Most crypto holders assume staking rewards are only taxed when they sell them. HMRC takes a different view, and the difference matters significantly when it comes to filing your tax return correctly.

This guide covers exactly how HMRC taxes staking rewards in the UK, why most crypto tax reports contain errors on this point, and what to check before you file.

How HMRC Treats Staking Rewards

HMRC published its position on staking in 2021 and clarified it further through Revenue and Customs Brief 9 in 2023. The guidance is clear: staking rewards are treated as miscellaneous income at the point of receipt.

This means the GBP value of your staking rewards at the moment they arrive in your wallet is added to your taxable income for that year. It is taxed at your marginal income tax rate, which could be 20%, 40%, or 45% depending on your total income.

The key point: this happens when you receive the rewards, not when you sell them.

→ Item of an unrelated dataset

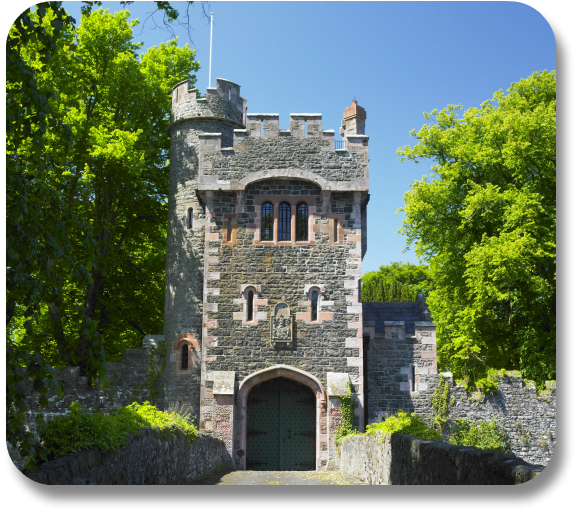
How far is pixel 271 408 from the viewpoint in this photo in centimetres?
1672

The Double Taxation Effect

Understanding how staking rewards are taxed involves two separate events.

When you receive staking rewards, you have an income tax event. The GBP value at receipt is your income. When you later sell those rewards, you have a capital gains tax event. Your capital gain is calculated from the GBP value at receipt (your cost basis) to the sale proceeds.

Here is a concrete example.

You receive 0.5 ETH in staking rewards in October 2024. ETH is trading at £2,800. That is £1,400 of miscellaneous income, declared in the 2024-25 tax year.

You sell that 0.5 ETH in March 2025 when ETH is at £3,200. Your sale proceeds are £1,600. Your cost basis is £1,400 (the value already taxed as income). Your capital gain is £200.

You pay income tax on the £1,400 when you receive it. You pay capital gains tax on the £200 increase when you sell. Two tax events, one set of tokens.

Most people only report the capital gain. The income tax element is what gets missed.

Different Types of Staking: Different Rules

Not all staking is treated identically. There are three main scenarios.

Centralised exchange staking (Coinbase, Kraken, Binance)

This is the most straightforward. Each reward credited to your account is a separate income event. The GBP value at that date is your income for that transaction.

Koinly handles this reasonably well when your exchange is connected correctly. The most common error is staking rewards being imported as plain received transactions without an income classification, which means they do not appear in the income section of your report.

Native ETH validator staking

If you run an Ethereum validator or staked directly on the network, the timing of when rewards are received depends on when you had possession and control of the tokens. Prior to the Shapella upgrade in April 2023, ETH staking rewards were locked and could not be withdrawn. HMRC considers receipt to occur when tokens become withdrawable, not when they are earned. This means many early ETH stakers saw their staking income crystallise all at once in the 2023-24 tax year.

Liquid staking through Lido, Rocket Pool, and similar protocols

This is the most complex scenario and the one most frequently mishandled by crypto tax software.

When you stake ETH through Lido, you receive stETH in return. HMRC may treat this exchange as a disposal of your ETH. That means a potential capital gains event at the point of staking itself, before you receive any rewards.

Additionally, stETH rebases daily to reflect accumulated staking rewards. Each daily rebase is arguably a separate income event. If you held stETH for 365 days, that is potentially 365 separate income receipts.

Koinly commonly classifies ETH to stETH transactions as transfers rather than disposals. This is almost certainly incorrect under HMRC’s guidance, and it means a potential capital gain is going unreported.

If you have used any liquid staking protocol, those transactions need to be reviewed manually.

What to Check in Your Koinly Report

Before filing, run through this checklist.

Go to your transactions in Koinly and filter by the staking label. Confirm that every staking reward has a GBP value assigned at the date of receipt. Zero values mean missing cost basis and incorrect income figures.

Check your income summary page. Staking rewards should appear as a separate line under miscellaneous income. If they appear only in your transaction list but not in the income summary, they have been miscategorised.

If you used liquid staking, locate the token swap events (ETH to stETH, ETH to rETH, etc.) and check how they are classified. If they are labelled as transfers, that needs to be corrected.

Finally, sense-check the total staking income figure against your own estimate. If you staked for a full year and the income number looks unusually low, something is likely missing.